What you will do :: Copy out the lines below word for word, leaving out the pictures.

Records provided ::

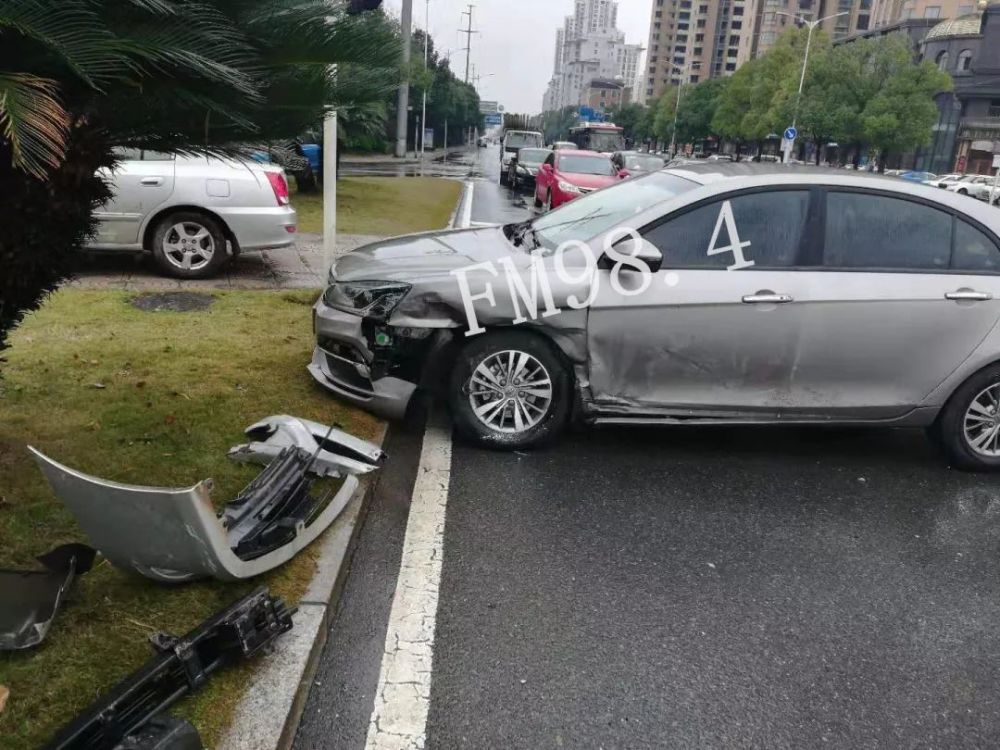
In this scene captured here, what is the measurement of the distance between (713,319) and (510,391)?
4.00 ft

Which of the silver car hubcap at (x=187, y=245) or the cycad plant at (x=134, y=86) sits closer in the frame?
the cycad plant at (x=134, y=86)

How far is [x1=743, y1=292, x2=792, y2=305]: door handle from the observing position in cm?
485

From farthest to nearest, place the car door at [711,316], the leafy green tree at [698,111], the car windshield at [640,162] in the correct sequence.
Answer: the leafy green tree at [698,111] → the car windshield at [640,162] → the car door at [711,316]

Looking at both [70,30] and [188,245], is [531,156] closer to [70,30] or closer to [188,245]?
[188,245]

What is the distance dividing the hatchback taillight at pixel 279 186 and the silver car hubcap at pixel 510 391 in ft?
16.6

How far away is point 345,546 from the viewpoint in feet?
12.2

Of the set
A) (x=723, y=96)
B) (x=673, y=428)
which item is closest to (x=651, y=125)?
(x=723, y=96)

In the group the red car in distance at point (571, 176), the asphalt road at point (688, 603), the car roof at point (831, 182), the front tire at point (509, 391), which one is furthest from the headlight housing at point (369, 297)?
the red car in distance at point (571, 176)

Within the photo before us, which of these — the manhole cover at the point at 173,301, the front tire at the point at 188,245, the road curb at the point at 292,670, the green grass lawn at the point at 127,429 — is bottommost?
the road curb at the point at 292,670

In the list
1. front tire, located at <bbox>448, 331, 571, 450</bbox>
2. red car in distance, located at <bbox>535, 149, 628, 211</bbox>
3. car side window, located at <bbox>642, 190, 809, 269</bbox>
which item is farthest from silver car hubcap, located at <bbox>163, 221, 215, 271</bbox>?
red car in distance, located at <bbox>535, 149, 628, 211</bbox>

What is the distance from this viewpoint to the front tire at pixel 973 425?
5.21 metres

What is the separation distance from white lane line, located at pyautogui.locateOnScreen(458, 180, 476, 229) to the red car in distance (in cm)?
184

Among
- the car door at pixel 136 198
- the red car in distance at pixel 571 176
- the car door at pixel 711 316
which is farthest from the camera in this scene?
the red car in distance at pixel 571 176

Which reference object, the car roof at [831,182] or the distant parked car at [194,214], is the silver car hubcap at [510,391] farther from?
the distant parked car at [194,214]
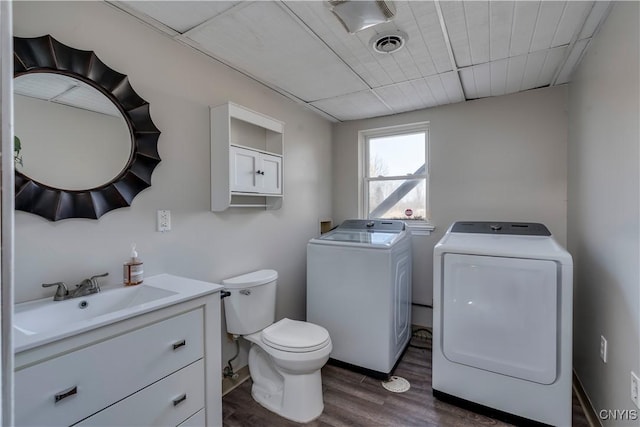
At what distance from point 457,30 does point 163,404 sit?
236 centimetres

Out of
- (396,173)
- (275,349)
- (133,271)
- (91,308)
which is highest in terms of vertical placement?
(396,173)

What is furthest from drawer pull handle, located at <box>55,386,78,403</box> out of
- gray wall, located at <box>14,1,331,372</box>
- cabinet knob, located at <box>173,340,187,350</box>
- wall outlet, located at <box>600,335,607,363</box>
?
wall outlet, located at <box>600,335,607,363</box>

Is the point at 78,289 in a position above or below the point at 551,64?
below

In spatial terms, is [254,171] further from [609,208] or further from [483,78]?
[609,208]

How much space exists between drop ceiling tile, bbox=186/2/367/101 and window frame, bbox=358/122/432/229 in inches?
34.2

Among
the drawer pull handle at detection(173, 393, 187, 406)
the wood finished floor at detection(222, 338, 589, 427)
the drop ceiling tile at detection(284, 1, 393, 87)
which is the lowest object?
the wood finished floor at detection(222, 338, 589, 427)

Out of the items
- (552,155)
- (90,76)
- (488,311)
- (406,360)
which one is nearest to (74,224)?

Written answer ::
In this scene captured here, what is the measurement of the distance between (713,319) and (510,391)?
4.00 ft

Which of the silver car hubcap at (x=187, y=245) or the cycad plant at (x=134, y=86) sits closer in the frame?
the cycad plant at (x=134, y=86)

How far is [x1=743, y1=292, x2=792, y2=305]: door handle from the observing position in cm?
485

From farthest to nearest, place the car door at [711,316], the leafy green tree at [698,111], the car windshield at [640,162] in the correct sequence.
Answer: the leafy green tree at [698,111] → the car windshield at [640,162] → the car door at [711,316]

Looking at both [70,30] and [188,245], is [531,156] closer to [70,30] or closer to [188,245]?
[188,245]

What is the distance dividing the hatchback taillight at pixel 279 186 and the silver car hubcap at pixel 510 391 in ft?
16.6

How far away is point 345,546 from the viewpoint in feet?
12.2

Of the set
A) (x=723, y=96)
B) (x=673, y=428)
which item is closest to (x=651, y=125)?
(x=723, y=96)

In the group the red car in distance at point (571, 176), the asphalt road at point (688, 603), the car roof at point (831, 182), the front tire at point (509, 391), which one is furthest from the headlight housing at point (369, 297)?
the red car in distance at point (571, 176)

Within the photo before us, which of these — the manhole cover at the point at 173,301, the front tire at the point at 188,245, the road curb at the point at 292,670, the green grass lawn at the point at 127,429 — is bottommost?
the road curb at the point at 292,670

In the list
1. front tire, located at <bbox>448, 331, 571, 450</bbox>
2. red car in distance, located at <bbox>535, 149, 628, 211</bbox>
3. car side window, located at <bbox>642, 190, 809, 269</bbox>
which item is farthest from silver car hubcap, located at <bbox>163, 221, 215, 271</bbox>?
red car in distance, located at <bbox>535, 149, 628, 211</bbox>

What is the distance from this viewpoint to the front tire at pixel 973 425?
5.21 metres

What is the separation distance from white lane line, located at pyautogui.locateOnScreen(458, 180, 476, 229) to the red car in distance (in cm)?
184

Among
- the car door at pixel 136 198
- the red car in distance at pixel 571 176
- the car door at pixel 711 316
which is farthest from the camera in this scene?
the red car in distance at pixel 571 176

Which reference object, the car roof at [831,182] or the distant parked car at [194,214], is the silver car hubcap at [510,391] farther from?
the distant parked car at [194,214]
At what distance from point 457,30 does point 163,404 sit?
236 centimetres

Out of
- (396,173)
- (275,349)
- (133,271)
- (91,308)
which is highest in terms of vertical placement?
(396,173)

What is furthest from drawer pull handle, located at <box>55,386,78,403</box> out of
- gray wall, located at <box>14,1,331,372</box>
- cabinet knob, located at <box>173,340,187,350</box>
- wall outlet, located at <box>600,335,607,363</box>
?
wall outlet, located at <box>600,335,607,363</box>

Is the point at 78,289 in a position above or below the point at 551,64?
below

In spatial terms, is [254,171] further from [609,208] or further from [483,78]?
[609,208]

How much space exists between drop ceiling tile, bbox=186/2/367/101 and window frame, bbox=358/122/432/229 in inches?
34.2

Among
the drawer pull handle at detection(173, 393, 187, 406)
the wood finished floor at detection(222, 338, 589, 427)
the drop ceiling tile at detection(284, 1, 393, 87)
which is the lowest object?
the wood finished floor at detection(222, 338, 589, 427)

Out of the items
- (552,155)
- (90,76)
- (488,311)
- (406,360)
which one is nearest to (74,224)?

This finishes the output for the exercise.